Community Detection
pygrank provides the capability of automatically selecting the best algorithm among a list
of candidate ones. This can be achieved either with supervised measures (typically AUC)
for which a validation subset of nodes is withheld to determine the best algorithm
or with unsupervised measures. Then, algorithms can be used to automatically detect communities.
First, let us load a dataset with several communities, create training-test splits of those and used the package to create a bunch of (normalized) graph filters.
import pygrank as pg
_, graph, communities = next(pg.load_datasets_multiple_communities(["EUCore"], max_group_number=3))
train, test = pg.split(communities, 0.05) # 5% of community members are known
algorithms = pg.create_variations(pg.create_demo_filters(), pg.Normalize)
We can now define two graph filters that automtatically select the best method with an
AUC-based supervised evalutation and a modularity-based unsupervised evaluation respectively.
In the second case, we set fraction_of_training=1 to not withhold validation data from
the compared node ranking algorithms. It is important to note that algorithm normalization
helps modularity create comparable assessments between different algorithms.
supervised_algorithm = pg.AlgorithmSelection(algorithms.values(), measure=pg.AUC)
modularity_algorithm = pg.AlgorithmSelection(algorithms.values(), fraction_of_training=1, measure=pg.Modularity().as_supervised_method())
We now run the aglorithms for all communities to report the average AUC on the test sets. Testing is made to exclude original seed nodes to ensure that results are not biased.
supervised_aucs = list()
modularity_aucs = list()
for seeds, members in zip(train.values(), test.values()):
measure = pg.AUC(members, exclude=seeds)
supervised_aucs.append(measure(supervised_algorithm(graph, seeds)))

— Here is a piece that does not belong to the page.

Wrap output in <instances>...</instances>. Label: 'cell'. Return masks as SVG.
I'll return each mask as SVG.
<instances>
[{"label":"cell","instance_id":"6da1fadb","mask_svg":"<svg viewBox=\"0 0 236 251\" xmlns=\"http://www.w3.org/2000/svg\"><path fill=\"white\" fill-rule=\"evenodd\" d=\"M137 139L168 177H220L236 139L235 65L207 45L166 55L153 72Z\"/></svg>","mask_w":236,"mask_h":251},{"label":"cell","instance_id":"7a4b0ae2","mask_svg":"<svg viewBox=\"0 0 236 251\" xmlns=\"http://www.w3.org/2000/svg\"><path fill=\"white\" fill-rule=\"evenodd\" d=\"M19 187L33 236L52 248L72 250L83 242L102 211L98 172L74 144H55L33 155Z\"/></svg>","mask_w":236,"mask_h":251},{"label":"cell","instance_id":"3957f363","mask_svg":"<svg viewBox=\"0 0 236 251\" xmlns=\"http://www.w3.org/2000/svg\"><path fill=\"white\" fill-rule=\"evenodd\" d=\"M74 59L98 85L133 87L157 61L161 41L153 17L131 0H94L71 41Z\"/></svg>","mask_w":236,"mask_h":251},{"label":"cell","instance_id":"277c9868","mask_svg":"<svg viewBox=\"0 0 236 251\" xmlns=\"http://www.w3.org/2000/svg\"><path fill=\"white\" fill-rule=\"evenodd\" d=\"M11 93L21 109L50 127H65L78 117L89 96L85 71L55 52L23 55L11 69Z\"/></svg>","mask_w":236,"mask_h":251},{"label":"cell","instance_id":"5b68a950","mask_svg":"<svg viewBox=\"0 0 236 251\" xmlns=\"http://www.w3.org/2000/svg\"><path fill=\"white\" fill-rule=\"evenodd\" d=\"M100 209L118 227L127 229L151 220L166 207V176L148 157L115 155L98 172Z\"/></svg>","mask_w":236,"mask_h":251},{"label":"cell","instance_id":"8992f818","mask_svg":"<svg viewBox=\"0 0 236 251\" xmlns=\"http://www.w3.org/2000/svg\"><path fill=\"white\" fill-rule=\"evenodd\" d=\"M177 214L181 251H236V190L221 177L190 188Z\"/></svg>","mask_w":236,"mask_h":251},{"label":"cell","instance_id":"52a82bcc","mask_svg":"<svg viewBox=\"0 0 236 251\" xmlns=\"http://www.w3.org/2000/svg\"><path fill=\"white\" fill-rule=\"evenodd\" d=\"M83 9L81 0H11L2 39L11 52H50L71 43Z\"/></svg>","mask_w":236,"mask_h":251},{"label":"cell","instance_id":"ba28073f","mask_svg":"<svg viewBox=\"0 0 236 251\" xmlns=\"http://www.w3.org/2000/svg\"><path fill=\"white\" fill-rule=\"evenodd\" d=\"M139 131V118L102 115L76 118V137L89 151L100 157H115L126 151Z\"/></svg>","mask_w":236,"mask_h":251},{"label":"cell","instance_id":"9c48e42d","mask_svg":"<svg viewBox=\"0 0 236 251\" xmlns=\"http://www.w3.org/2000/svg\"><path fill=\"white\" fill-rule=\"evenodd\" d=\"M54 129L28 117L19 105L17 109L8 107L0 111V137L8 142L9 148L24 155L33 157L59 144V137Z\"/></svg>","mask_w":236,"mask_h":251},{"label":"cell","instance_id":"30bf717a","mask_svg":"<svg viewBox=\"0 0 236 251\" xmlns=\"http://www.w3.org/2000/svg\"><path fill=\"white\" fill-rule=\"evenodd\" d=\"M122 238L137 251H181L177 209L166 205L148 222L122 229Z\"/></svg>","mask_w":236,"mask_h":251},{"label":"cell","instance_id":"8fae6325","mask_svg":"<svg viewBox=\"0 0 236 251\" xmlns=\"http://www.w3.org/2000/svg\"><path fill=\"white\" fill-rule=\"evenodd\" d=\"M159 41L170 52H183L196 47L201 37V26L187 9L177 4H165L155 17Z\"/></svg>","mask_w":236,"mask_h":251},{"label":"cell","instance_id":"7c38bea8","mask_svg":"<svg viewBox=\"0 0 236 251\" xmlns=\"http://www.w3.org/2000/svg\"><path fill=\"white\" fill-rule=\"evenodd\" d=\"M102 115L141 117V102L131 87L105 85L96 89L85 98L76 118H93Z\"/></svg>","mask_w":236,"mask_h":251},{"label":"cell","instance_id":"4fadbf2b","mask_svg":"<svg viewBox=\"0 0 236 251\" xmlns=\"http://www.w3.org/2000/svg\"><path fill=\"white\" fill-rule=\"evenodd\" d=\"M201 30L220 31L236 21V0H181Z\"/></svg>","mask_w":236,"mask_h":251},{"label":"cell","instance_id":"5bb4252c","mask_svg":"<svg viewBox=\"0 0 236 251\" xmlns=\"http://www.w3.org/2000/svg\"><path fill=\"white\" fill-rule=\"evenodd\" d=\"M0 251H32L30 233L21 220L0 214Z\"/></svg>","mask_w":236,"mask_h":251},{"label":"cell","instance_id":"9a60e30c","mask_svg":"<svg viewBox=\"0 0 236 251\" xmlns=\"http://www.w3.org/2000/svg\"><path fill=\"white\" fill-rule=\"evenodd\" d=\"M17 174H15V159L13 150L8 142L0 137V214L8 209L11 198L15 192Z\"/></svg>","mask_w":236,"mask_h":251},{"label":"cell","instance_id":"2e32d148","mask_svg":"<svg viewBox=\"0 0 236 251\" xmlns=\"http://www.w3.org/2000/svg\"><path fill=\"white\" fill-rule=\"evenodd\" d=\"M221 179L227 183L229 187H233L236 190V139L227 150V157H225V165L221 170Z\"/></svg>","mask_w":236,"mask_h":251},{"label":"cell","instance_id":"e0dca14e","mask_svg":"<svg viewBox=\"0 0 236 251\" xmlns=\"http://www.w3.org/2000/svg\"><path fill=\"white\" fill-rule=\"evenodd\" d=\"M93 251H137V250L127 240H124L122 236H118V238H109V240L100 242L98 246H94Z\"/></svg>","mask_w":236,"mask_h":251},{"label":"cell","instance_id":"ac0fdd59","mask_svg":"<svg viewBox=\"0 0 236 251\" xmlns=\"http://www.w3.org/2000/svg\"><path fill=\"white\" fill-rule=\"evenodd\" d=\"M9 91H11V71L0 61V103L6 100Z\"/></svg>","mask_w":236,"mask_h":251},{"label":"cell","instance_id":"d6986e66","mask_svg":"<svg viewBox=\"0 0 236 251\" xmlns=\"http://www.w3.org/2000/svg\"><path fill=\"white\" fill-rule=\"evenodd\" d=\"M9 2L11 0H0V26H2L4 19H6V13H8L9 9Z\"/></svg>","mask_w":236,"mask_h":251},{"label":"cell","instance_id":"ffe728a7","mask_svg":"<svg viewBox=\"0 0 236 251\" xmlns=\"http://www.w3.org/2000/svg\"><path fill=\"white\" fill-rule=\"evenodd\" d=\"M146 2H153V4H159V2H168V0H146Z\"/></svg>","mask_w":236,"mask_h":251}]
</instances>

modularity_aucs.append(measure(modularity_algorithm(graph, seeds)))
print("Supervised", sum(supervised_aucs) / len(supervised_aucs))

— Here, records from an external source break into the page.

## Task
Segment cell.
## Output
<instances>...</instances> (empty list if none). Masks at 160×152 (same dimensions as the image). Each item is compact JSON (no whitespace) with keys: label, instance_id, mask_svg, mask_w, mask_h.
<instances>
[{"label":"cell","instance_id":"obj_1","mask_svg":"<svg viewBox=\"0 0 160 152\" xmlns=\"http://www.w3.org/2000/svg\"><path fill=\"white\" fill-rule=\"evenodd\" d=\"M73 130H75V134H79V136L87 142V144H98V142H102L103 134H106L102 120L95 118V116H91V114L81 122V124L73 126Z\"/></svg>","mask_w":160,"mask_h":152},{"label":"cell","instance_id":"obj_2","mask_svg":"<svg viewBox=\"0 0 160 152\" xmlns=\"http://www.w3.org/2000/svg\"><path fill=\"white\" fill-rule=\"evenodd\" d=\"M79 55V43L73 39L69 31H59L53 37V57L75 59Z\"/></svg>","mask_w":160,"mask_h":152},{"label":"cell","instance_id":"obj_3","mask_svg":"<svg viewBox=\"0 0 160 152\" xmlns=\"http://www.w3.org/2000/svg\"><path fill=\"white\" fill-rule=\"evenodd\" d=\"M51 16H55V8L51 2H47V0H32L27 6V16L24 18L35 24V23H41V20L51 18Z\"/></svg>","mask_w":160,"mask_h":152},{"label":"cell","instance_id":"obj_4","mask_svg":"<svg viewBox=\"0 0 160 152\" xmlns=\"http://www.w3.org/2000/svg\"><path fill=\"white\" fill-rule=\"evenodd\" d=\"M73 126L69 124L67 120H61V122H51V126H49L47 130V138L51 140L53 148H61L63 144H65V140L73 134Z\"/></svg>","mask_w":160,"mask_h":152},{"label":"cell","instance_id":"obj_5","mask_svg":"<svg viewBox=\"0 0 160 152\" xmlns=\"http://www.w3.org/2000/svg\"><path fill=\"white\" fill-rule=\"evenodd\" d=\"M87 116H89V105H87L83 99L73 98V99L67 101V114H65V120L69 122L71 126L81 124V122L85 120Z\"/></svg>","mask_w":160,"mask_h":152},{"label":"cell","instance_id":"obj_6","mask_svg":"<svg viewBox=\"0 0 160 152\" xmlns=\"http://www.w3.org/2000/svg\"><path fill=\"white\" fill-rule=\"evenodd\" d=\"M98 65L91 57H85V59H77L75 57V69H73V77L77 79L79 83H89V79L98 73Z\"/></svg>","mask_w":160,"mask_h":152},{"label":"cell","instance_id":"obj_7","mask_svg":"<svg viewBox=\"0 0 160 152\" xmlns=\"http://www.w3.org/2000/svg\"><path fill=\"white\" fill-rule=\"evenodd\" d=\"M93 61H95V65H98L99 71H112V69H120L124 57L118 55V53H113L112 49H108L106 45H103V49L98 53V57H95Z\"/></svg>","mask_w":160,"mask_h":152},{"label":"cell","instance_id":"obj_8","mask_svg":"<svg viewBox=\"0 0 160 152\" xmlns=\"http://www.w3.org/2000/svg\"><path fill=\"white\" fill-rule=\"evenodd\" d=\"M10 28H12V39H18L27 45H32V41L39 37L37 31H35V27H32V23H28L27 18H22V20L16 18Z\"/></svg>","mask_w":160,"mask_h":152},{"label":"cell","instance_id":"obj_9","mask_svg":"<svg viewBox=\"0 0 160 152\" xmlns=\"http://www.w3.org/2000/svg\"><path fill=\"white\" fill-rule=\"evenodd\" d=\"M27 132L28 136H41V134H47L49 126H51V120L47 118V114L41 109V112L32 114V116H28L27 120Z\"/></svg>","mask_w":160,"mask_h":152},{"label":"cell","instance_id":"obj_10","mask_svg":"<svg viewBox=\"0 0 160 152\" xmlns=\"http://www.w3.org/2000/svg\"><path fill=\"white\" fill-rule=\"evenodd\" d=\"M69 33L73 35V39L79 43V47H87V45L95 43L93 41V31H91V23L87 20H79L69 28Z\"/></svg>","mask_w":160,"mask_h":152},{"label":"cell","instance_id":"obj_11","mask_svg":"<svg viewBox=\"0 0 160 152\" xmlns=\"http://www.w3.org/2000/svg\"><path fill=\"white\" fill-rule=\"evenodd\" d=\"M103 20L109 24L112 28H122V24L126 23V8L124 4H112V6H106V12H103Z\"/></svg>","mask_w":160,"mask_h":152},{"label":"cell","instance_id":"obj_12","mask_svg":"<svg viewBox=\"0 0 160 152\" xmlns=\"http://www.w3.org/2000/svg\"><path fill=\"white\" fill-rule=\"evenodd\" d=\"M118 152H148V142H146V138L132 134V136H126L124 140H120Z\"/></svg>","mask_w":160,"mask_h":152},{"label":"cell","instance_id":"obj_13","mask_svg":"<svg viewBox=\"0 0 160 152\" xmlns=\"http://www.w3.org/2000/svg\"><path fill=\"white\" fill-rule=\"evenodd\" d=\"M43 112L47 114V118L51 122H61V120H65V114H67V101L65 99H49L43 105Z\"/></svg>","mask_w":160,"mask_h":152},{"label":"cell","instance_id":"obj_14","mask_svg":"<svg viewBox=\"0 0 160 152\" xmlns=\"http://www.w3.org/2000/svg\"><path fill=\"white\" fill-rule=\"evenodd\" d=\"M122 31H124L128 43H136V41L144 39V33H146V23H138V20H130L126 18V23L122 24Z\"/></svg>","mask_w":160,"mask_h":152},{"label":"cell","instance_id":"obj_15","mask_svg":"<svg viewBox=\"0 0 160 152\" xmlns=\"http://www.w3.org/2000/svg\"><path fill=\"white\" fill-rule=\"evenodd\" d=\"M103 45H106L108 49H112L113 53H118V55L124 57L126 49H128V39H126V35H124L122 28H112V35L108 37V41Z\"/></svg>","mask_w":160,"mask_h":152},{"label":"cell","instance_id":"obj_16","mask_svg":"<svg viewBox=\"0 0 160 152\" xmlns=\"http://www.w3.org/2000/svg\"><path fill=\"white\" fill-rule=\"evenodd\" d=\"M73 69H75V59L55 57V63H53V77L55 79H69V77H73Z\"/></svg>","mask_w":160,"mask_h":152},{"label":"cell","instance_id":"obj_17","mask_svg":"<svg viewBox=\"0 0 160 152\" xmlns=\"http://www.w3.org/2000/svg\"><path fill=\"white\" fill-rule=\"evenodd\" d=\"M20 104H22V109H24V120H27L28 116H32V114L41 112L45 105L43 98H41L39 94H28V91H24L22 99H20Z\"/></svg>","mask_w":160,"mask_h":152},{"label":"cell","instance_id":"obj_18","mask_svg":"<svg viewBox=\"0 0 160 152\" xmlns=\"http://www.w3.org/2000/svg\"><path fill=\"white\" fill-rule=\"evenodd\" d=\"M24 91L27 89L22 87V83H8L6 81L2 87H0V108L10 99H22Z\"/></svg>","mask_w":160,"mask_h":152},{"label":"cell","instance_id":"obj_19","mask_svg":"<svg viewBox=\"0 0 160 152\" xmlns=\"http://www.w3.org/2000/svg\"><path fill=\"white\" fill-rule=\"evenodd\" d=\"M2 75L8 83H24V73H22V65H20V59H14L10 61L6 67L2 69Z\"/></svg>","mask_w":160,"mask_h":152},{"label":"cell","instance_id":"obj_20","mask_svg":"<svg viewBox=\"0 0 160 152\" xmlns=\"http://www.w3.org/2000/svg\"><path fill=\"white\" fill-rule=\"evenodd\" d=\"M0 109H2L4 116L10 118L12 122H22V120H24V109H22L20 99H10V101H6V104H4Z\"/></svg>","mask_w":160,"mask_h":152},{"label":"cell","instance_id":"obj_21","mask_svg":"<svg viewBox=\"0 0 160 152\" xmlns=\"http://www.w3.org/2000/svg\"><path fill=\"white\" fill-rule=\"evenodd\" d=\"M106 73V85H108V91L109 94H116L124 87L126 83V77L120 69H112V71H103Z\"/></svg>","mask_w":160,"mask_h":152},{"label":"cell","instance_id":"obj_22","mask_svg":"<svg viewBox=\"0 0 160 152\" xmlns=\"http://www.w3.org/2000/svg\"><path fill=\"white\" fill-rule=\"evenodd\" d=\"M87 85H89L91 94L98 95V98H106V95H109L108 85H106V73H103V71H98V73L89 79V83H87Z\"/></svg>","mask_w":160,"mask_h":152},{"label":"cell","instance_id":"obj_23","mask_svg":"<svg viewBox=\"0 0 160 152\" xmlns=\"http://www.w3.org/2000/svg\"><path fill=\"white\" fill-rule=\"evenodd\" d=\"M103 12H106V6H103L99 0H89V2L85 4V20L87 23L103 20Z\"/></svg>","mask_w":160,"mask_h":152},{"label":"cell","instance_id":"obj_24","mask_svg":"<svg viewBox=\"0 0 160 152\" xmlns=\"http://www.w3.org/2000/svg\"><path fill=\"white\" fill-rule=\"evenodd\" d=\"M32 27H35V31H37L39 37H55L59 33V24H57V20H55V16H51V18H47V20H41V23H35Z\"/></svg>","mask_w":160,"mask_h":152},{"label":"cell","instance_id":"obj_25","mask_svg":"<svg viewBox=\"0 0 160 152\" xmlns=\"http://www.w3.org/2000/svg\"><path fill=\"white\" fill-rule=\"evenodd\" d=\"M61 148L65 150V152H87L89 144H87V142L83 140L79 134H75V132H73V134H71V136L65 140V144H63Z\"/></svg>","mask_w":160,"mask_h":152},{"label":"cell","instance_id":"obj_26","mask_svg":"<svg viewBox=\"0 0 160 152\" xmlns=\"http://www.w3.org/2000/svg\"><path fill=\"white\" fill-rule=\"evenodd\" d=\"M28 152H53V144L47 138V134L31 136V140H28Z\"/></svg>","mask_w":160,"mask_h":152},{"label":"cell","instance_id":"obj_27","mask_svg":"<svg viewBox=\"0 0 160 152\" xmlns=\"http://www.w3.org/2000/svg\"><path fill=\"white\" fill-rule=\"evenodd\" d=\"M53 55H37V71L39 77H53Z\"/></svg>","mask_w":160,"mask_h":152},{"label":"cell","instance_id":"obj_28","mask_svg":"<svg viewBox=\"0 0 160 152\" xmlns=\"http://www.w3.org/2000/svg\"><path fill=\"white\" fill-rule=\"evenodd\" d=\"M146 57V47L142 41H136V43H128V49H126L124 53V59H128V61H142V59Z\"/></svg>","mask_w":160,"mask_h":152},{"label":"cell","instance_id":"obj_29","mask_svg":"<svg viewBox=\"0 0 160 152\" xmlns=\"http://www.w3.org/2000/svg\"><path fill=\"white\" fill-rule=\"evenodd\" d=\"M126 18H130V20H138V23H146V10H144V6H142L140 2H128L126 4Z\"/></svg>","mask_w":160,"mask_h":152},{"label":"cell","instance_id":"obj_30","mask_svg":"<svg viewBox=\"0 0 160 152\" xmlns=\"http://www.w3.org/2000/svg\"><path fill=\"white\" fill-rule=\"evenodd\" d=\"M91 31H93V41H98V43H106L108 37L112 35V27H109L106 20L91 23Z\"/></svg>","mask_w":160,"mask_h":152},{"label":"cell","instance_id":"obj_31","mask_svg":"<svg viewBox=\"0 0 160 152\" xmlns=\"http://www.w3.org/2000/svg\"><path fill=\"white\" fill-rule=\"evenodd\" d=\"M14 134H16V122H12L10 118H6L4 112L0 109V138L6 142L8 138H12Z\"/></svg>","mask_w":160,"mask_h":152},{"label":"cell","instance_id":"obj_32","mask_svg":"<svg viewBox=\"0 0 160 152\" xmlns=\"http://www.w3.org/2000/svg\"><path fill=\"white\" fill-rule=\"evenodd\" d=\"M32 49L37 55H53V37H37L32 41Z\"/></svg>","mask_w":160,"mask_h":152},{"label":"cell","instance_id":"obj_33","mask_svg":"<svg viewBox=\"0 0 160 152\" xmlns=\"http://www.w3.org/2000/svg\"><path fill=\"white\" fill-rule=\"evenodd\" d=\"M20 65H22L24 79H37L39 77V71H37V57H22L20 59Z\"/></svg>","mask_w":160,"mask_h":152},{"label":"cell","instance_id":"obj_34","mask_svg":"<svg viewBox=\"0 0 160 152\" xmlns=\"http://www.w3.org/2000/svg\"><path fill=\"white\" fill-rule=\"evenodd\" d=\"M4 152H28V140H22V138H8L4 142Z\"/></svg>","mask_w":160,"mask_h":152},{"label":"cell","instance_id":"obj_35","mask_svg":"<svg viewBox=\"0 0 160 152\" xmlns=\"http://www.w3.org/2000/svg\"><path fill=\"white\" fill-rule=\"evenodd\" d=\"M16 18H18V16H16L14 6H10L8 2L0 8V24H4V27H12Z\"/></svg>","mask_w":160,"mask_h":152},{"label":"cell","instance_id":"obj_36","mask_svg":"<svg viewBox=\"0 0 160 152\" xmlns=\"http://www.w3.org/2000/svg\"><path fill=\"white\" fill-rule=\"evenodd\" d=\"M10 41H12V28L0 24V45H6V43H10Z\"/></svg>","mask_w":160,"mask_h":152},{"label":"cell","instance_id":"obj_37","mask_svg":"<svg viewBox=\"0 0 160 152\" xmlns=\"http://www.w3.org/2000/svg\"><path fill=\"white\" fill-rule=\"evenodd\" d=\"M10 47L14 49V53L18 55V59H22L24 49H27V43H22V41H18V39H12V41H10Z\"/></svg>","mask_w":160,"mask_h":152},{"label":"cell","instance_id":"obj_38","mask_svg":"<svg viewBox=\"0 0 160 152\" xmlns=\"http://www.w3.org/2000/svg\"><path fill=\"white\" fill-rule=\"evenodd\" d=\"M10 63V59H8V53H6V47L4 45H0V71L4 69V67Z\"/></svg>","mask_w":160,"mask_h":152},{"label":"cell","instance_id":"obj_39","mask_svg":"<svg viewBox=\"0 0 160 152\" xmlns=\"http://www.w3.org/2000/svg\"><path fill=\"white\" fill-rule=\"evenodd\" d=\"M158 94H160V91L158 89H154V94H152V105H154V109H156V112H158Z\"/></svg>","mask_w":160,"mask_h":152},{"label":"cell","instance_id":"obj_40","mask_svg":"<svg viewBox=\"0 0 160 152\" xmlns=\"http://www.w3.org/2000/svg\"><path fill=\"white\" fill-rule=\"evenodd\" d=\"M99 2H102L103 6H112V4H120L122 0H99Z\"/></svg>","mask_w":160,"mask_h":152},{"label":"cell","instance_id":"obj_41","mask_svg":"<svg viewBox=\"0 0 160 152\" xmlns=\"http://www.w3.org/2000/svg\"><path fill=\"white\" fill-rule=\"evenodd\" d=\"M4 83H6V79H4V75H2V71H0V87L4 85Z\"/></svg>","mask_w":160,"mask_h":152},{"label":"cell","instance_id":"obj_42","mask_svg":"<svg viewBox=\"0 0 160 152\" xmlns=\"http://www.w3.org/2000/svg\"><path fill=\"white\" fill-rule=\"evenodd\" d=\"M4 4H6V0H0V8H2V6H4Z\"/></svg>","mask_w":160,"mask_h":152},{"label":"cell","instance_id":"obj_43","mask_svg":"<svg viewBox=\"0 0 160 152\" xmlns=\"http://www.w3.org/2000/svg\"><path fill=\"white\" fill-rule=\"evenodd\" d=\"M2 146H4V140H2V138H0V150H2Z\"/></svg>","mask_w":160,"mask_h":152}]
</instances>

print("Modularity", sum(modularity_aucs)/len(modularity_aucs))
For very few seed nodes (in this case, they are fewer than 5 in tested communities) supervised evaluation lacks robustness, especially since removing seeds shaves off a large portion of information from node ranking algorithms. This can be seen in the above example, where modularity-based algorithm selection outperformed the supervised one. On the other hand, for more nodes in the training seeds (such as 10% of total community members) supervised evaluation is the better one.